Any time a user thread makes the transition from the "running" state to the
"ready" state (possibly indirectly) and back to the "running" state, it could
end up running on a different kernel thread the second time. So, anything which
might cause the thread to block, such as issuing an I/O, incurring a page fault,
blocking for synchronization, etc. could result in a "migration". Also,
anything which would cause the thread to yield the "virtual processor" to
another thread, such as a priority preemption, execution quantum exhaustion, or
explicit yield could result in a "migration". Finally, it's possible that
DECthreads will need to execute internal updates or "housecleaning", which will
require preemption of a running thread, and this could result in a "migration".

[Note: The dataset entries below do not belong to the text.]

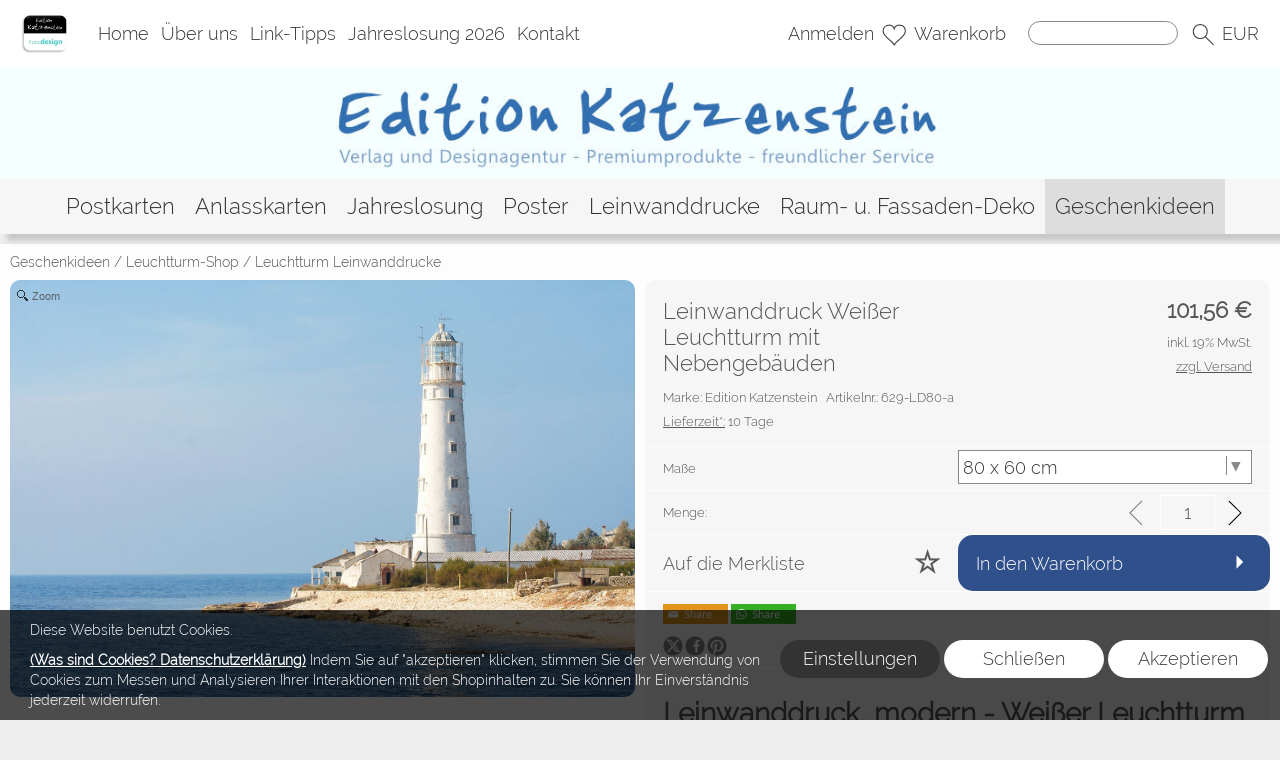

--- FILE ---
content_type: text/html; charset=UTF-8
request_url: https://editionkatzenstein.de/ajax/checkPrice
body_size: 138
content:
{"status":"ok","preis_x":[],"preis":"101,56","waehrungen":"               <div class=\"waehrung ueberschrift text_max\">\n123,40&nbsp;CHF               <\/div>\n               <div class=\"waehrung ueberschrift text_max\">\n86,26&nbsp;\u00a3               <\/div>\n               <div class=\"waehrung ueberschrift text_max\">\n132,03&nbsp;$               <\/div>\n","preis_ge":"0,00","staffel_preis_html":"","rechner_menge":"1","detail_configurator_data":"","masse_check":"n","masse_menge":"1","masse_msg":""}

--- FILE ---
content_type: image/svg+xml
request_url: https://editionkatzenstein.de/templates/fullscreen/images/system/menu_suche.svg
body_size: 393
content:
<?xml version="1.0" encoding="utf-8"?>
<!-- Generator: Adobe Illustrator 16.0.0, SVG Export Plug-In . SVG Version: 6.00 Build 0)  -->
<!DOCTYPE svg PUBLIC "-//W3C//DTD SVG 1.1//EN" "http://www.w3.org/Graphics/SVG/1.1/DTD/svg11.dtd">
<svg version="1.1" id="Ebene_1" xmlns="http://www.w3.org/2000/svg" xmlns:xlink="http://www.w3.org/1999/xlink" x="0px" y="0px"
	 width="70.867px" height="70.867px" viewBox="0 0 70.867 70.867" enable-background="new 0 0 70.867 70.867" xml:space="preserve">
<g>
	<circle fill="none" stroke="#3F3F3F" stroke-width="3" stroke-miterlimit="3.8637" cx="27.986" cy="28.808" r="19.166"/>
	<path fill="none" stroke="#3F3F3F" stroke-width="3" stroke-miterlimit="3.8637" d="M27.985,28.808"/>
</g>
<line fill="none" stroke="#3F3F3F" stroke-width="3" stroke-linecap="round" stroke-miterlimit="3.8637" x1="41.529" y1="42.354" x2="63.337" y2="64.16"/>
</svg>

So, if you have about the same number of user threads as you have physical
processors, the odds are very low that the user threads will move around much,
but they are high enough that trying to collect CPU data for user threads by
specifying their kernel threads won't yield reliable results.
Webb
|
8467.15 | To close this out... | RHETT::PARKER | | Mon Feb 10 1997 16:35 | 22 |
|
Well, just to close this issue - the customer that requested this
was satisfied with the explanation from Dave Butenhof that they
would still be comparing apples & oranges with regard to comparing
this on Solaris and Digital UNIX.
Here is his mail:
Lee:
After much internal discussion, we've decided to drop our
requirement for a per-thread timer. It would be really nice to have,
in order for us to measure the efficiency of our parallel implementation,
but we now realize the difficulties that the different vendors are
having in providing it.
Sorry to make such an earlier fuss.
-Irv Lustig [email protected]
Director of Numerical Optimization http://www.cplex.com/~irv/
CPLEX Optimization, Inc. http://www.cplex.com/
|
8467.16 | | SMURF::DENHAM | Digital UNIX Kernel | Tue Feb 11 1997 12:19 | 1 |
| Somebody send that guy a nice fruit basket or something!